当然ながら、たった今、明らかにこの場に在るのが不自然、且つ、面白そうなもんを見っけたからだ。

……あの所属不明のアンノウン……いや、GNセファーを取り付けたMS。

時々マントの隙間から見えた白い装甲や使っていた武器からして、カラーリングは変わっていたがおそらくあれは“Oガンダム”だと分かる。

元々はオレが今いる組織である“フェレシュテ”が管理する筈だったMSだ。

だが、実際にはイオリアのじじいの計画が発動する少し前に保管場所が変更され、今の今まで行方不明だった“筈だった”、んだが…

 

「…それにしてもあのOガンダムのパイロット、腕は“アレ”だが意外と頭は回るみたいだな」

 

あのGNセファーのパイロットから感じた違和感はよーく覚えてる。

あれは、オレ様がCBにスカウトされる前に偶然見つけた“違和感”……“まったく痕跡を残さない完璧すぎるが故の違和感”だ。
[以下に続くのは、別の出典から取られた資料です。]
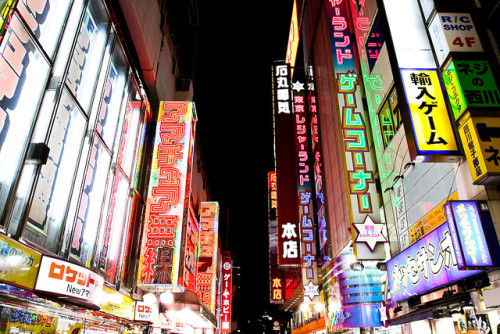 dreams-of-japan:  Night Street - Akihabara by cocoip on Flickr.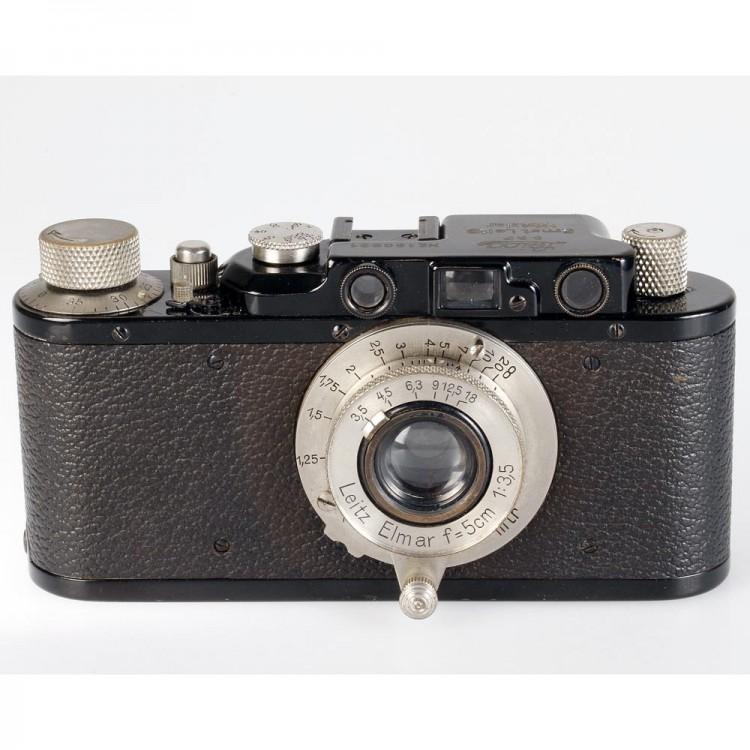Câmera analógica 35mm Leica II com lente Elmar 50mm f3.5 - USADA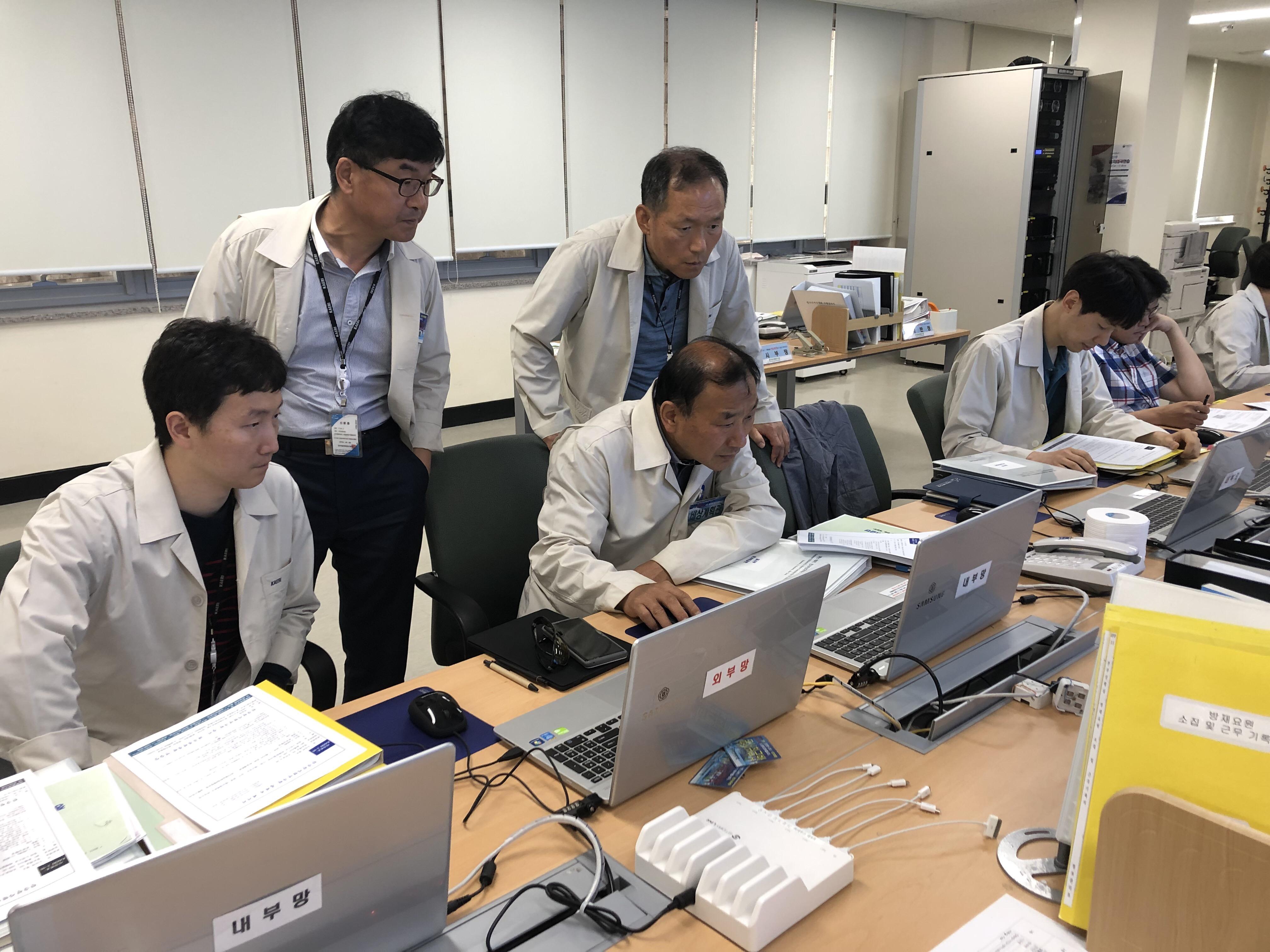 사진3 - 연구원 직원들이 재난종합상황실에서 재난대응조치를 하고 있다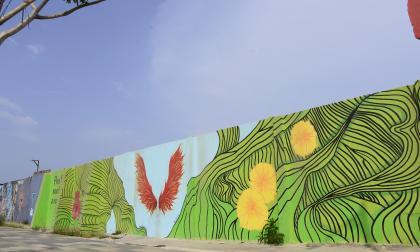 El mural 'Pon tus sueños a volar' en el Gran Malecón.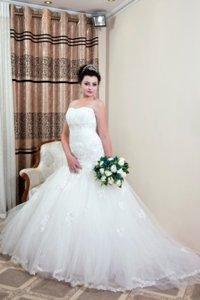 свадебное украшения в Кыргызстан: Свадебное платье на прокат продажа фата+украшения бесплатно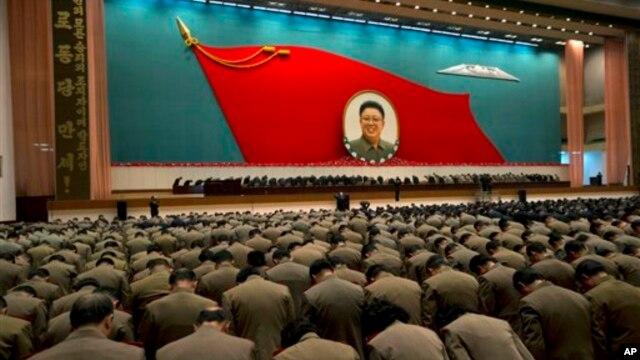 지난달 16일 평양에서 열린 김정일 위원장 사망 1주년 행사에서 묵념하는 군인들. (자료사진)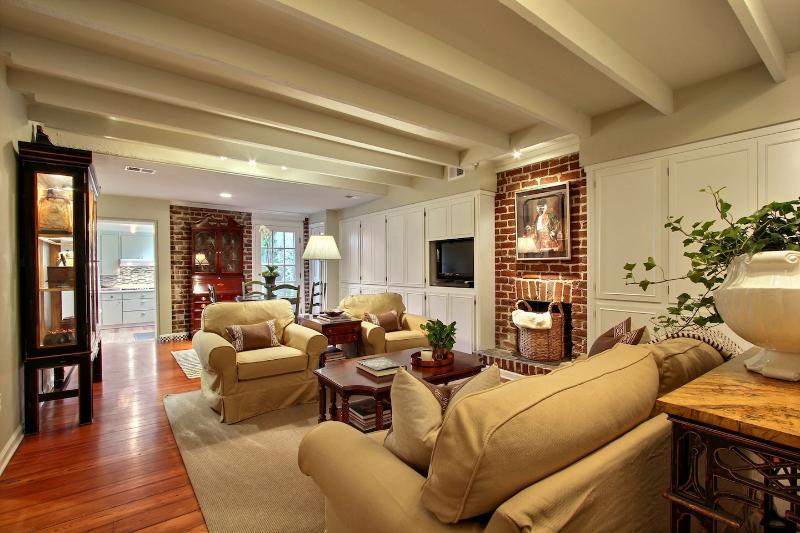 Troup Square Garden Apartment - Image 1 - Savannah - rentals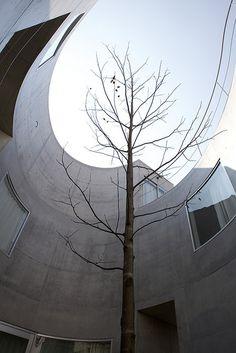 Okurayama Apartments by SANAA (via Gau Paris) Tokyo Architecture, Modern Architecture Design, Classical Architecture, Amazing Architecture, Interior Architecture, Ryue Nishizawa, Alvar Aalto, Exotic Places, Courtyards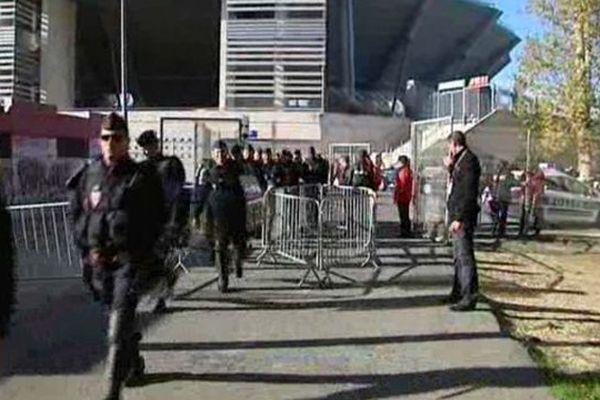 Montpellier : les forces de l'ordre au stade de La Mosson - 2012
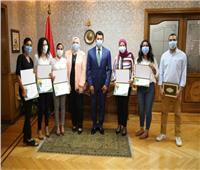 وزير الشباب يكرم أعضاء مبادرة مساعدة المتضررين من انفجار بيروت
……あんなのは、あんときのだけだと思ってたんだが…まさか今更同じようなのを見っけるとはな。

 

…いや、それよりも興味深いのはあの“Oガンダムのパイロット”の方だ。

あのパイロットは、おそらくその“完璧すぎるが故の違和感”を無くす為に、敢えてステルスに穴を作ったのだろう。

センサー自体には引っ掛からなかったが、よくよく考えてみれば視界の隅で極小さくだが何かがはためいていたし、気になるか気にならないかのギリギリのラインだったが微かにアストレア以外のMSと思われる駆動音もしていた。

 

GNセファーのパイロットから感じる違和感と、周囲の人革連のMSの残骸から聞こえる音に紛れて上手く隠れていやがったが……詰めが甘かったな。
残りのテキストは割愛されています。